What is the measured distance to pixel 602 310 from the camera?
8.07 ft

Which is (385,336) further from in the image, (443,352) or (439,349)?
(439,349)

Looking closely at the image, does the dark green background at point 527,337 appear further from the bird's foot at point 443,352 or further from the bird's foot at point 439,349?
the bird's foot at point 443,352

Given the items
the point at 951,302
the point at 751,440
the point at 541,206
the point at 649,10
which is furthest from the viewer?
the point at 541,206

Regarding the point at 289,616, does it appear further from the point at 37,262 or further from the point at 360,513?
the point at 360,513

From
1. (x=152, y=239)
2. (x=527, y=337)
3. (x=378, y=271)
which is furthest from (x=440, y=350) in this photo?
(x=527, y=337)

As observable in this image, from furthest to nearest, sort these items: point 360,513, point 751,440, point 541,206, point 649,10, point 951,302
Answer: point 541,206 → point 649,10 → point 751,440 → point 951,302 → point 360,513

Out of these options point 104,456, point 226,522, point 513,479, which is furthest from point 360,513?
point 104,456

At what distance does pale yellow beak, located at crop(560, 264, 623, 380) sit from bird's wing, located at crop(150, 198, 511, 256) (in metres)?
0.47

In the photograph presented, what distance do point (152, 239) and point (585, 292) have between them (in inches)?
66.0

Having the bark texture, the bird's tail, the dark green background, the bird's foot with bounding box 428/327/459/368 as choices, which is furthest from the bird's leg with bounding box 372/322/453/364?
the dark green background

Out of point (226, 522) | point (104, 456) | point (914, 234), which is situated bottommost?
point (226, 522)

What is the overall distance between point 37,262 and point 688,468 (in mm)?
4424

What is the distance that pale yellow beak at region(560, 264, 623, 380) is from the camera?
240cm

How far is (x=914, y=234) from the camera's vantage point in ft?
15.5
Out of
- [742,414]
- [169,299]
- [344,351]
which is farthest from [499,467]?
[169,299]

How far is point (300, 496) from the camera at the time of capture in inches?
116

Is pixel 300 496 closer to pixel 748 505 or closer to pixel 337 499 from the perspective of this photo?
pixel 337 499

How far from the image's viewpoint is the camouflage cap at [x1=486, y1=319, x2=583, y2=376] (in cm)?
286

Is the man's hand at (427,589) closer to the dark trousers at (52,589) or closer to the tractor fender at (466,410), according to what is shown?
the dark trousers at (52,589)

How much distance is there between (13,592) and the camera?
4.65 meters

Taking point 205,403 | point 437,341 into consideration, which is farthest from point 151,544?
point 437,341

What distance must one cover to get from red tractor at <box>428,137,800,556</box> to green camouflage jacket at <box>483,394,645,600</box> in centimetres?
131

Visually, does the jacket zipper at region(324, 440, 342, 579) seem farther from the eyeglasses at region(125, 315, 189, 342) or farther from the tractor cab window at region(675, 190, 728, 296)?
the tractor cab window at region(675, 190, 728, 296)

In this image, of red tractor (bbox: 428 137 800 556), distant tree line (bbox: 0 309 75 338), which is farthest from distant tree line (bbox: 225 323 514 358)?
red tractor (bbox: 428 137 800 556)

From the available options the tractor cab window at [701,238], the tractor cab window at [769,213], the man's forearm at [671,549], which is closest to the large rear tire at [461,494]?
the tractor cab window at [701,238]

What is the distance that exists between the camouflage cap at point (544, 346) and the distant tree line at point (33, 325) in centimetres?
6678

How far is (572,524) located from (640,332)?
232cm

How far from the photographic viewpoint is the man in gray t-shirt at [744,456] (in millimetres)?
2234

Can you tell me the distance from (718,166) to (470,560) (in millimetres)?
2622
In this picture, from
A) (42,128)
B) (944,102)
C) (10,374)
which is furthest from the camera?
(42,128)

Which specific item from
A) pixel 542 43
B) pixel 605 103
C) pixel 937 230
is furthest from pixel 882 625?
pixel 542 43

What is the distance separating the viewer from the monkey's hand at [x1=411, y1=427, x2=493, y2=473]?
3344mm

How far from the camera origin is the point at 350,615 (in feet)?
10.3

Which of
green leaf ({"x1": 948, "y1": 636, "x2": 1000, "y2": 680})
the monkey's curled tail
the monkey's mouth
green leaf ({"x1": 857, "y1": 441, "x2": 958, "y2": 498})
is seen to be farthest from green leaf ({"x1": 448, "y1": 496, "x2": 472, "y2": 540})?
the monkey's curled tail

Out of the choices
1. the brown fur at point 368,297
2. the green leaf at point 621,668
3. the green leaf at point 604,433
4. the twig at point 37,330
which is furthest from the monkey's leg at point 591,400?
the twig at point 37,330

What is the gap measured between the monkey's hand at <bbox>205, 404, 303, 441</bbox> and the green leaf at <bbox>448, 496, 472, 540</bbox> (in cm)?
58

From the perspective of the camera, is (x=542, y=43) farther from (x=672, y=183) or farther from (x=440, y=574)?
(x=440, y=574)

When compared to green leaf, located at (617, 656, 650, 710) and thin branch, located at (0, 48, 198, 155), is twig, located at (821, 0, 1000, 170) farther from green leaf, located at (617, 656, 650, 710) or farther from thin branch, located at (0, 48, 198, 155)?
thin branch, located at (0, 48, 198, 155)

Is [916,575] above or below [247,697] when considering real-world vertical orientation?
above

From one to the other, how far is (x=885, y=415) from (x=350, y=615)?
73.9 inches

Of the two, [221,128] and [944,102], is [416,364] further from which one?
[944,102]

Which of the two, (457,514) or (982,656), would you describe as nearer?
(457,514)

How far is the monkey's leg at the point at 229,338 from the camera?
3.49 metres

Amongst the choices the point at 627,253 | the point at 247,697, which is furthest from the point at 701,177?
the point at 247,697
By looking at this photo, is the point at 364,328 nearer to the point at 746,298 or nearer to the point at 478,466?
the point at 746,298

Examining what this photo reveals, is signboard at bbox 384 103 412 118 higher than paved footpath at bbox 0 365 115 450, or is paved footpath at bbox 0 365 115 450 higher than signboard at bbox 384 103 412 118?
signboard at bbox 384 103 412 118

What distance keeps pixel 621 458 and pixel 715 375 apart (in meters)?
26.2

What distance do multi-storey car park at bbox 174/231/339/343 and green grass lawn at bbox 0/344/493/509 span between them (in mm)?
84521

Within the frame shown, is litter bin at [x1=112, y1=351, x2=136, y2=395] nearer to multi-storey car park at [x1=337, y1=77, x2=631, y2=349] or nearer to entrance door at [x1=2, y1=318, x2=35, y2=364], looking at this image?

_EXERCISE DESCRIPTION_
Copy out every row above word for word, with no changes.

_FINISHED EXERCISE_
What is the measured distance to pixel 602 310 from the camera?
8.07 ft

Which is (385,336) further from in the image, (443,352) or (439,349)?
(439,349)

Looking closely at the image, does the dark green background at point 527,337 appear further from the bird's foot at point 443,352 or further from the bird's foot at point 439,349?
the bird's foot at point 443,352

Given the items
the point at 951,302
the point at 751,440
the point at 541,206
the point at 649,10
which is furthest from the viewer?
the point at 541,206

Regarding the point at 289,616, does it appear further from the point at 37,262 or further from the point at 360,513?
the point at 360,513

From
1. (x=152, y=239)
2. (x=527, y=337)
3. (x=378, y=271)
which is furthest from (x=440, y=350) in this photo?
(x=527, y=337)

As observable in this image, from furthest to nearest, sort these items: point 360,513, point 751,440, point 541,206, point 649,10, point 951,302
Answer: point 541,206 → point 649,10 → point 751,440 → point 951,302 → point 360,513

Out of these options point 104,456, point 226,522, point 513,479, which is furthest from point 360,513?
point 104,456

At what distance does pale yellow beak, located at crop(560, 264, 623, 380) sit from bird's wing, located at crop(150, 198, 511, 256) (in metres)?
0.47

In the photograph presented, what distance do point (152, 239) and point (585, 292) have between them (in inches)?
66.0

Having the bark texture, the bird's tail, the dark green background, the bird's foot with bounding box 428/327/459/368 as choices, which is furthest from the bird's leg with bounding box 372/322/453/364?
the dark green background

Out of point (226, 522) | point (104, 456) | point (914, 234), which is situated bottommost?
point (226, 522)

What is the overall distance between point 37,262 and point 688,468 (in mm)?
4424

What is the distance that pale yellow beak at region(560, 264, 623, 380) is from the camera?
240cm

How far is (x=914, y=234) from the camera's vantage point in ft?
15.5
Out of
- [742,414]
- [169,299]
- [344,351]
which is farthest from [499,467]?
[169,299]

How far is point (300, 496) from the camera at the time of capture in inches?
116

Is pixel 300 496 closer to pixel 748 505 or closer to pixel 337 499 from the perspective of this photo?
pixel 337 499

How far from the image's viewpoint is the camouflage cap at [x1=486, y1=319, x2=583, y2=376] (in cm)?
286

Is the man's hand at (427,589) closer to the dark trousers at (52,589) or closer to the tractor fender at (466,410), according to what is shown?
the dark trousers at (52,589)

How much distance is there between (13,592) and the camera?
4.65 meters

Taking point 205,403 | point 437,341 into consideration, which is farthest from point 151,544?
point 437,341

What distance must one cover to get from red tractor at <box>428,137,800,556</box> to green camouflage jacket at <box>483,394,645,600</box> in centimetres?
131

Visually, does the jacket zipper at region(324, 440, 342, 579) seem farther from the eyeglasses at region(125, 315, 189, 342) or farther from the tractor cab window at region(675, 190, 728, 296)?
the tractor cab window at region(675, 190, 728, 296)

In this image, of red tractor (bbox: 428 137 800 556), distant tree line (bbox: 0 309 75 338), which is farthest from distant tree line (bbox: 225 323 514 358)?
red tractor (bbox: 428 137 800 556)

From the available options the tractor cab window at [701,238], the tractor cab window at [769,213], the man's forearm at [671,549], which is closest to the large rear tire at [461,494]?
the tractor cab window at [701,238]

What is the distance that exists between the camouflage cap at point (544, 346) and the distant tree line at point (33, 325) in centimetres?
6678

How far is (572,524) located from (640,332)?
232cm

How far from the photographic viewpoint is the man in gray t-shirt at [744,456] (in millimetres)?
2234

Can you tell me the distance from (718,166) to (470,560) (in millimetres)?
2622
In this picture, from
A) (42,128)
B) (944,102)
C) (10,374)
which is furthest from the camera?
(42,128)

Which specific item from
A) pixel 542 43
B) pixel 605 103
C) pixel 937 230
is furthest from pixel 882 625?
pixel 542 43

What is the distance separating the viewer from the monkey's hand at [x1=411, y1=427, x2=493, y2=473]?
3344mm

How far from the camera origin is the point at 350,615 (in feet)?
10.3

Which of
green leaf ({"x1": 948, "y1": 636, "x2": 1000, "y2": 680})
the monkey's curled tail
the monkey's mouth
green leaf ({"x1": 857, "y1": 441, "x2": 958, "y2": 498})
is seen to be farthest from green leaf ({"x1": 448, "y1": 496, "x2": 472, "y2": 540})?
the monkey's curled tail

Out of the choices
1. the brown fur at point 368,297
2. the green leaf at point 621,668
3. the green leaf at point 604,433
4. the twig at point 37,330
which is furthest from the monkey's leg at point 591,400?
the twig at point 37,330

What is the gap measured between the monkey's hand at <bbox>205, 404, 303, 441</bbox> and the green leaf at <bbox>448, 496, 472, 540</bbox> (in cm)?
58

From the perspective of the camera, is (x=542, y=43) farther from (x=672, y=183) or farther from (x=440, y=574)?
(x=440, y=574)

When compared to green leaf, located at (617, 656, 650, 710) and thin branch, located at (0, 48, 198, 155), is twig, located at (821, 0, 1000, 170) farther from green leaf, located at (617, 656, 650, 710) or farther from thin branch, located at (0, 48, 198, 155)?
thin branch, located at (0, 48, 198, 155)

Is [916,575] above or below [247,697] when considering real-world vertical orientation?
above

From one to the other, how far is (x=885, y=415) from (x=350, y=615)?
73.9 inches

Of the two, [221,128] and [944,102], is [416,364] further from which one?
[944,102]

Which of the two, (457,514) or (982,656), would you describe as nearer?
(457,514)

How far is the monkey's leg at the point at 229,338 from the camera?
3.49 metres

Amongst the choices the point at 627,253 | the point at 247,697, which is furthest from the point at 701,177?
the point at 247,697
By looking at this photo, is the point at 364,328 nearer to the point at 746,298 or nearer to the point at 478,466?
the point at 746,298

Examining what this photo reveals, is signboard at bbox 384 103 412 118 higher than paved footpath at bbox 0 365 115 450, or is paved footpath at bbox 0 365 115 450 higher than signboard at bbox 384 103 412 118?
signboard at bbox 384 103 412 118

What distance keeps pixel 621 458 and pixel 715 375 apart (in meters)?
26.2

What distance do multi-storey car park at bbox 174/231/339/343 and green grass lawn at bbox 0/344/493/509 span between them (in mm)?
84521

Within the frame shown, is litter bin at [x1=112, y1=351, x2=136, y2=395] nearer to multi-storey car park at [x1=337, y1=77, x2=631, y2=349] or nearer to entrance door at [x1=2, y1=318, x2=35, y2=364], looking at this image?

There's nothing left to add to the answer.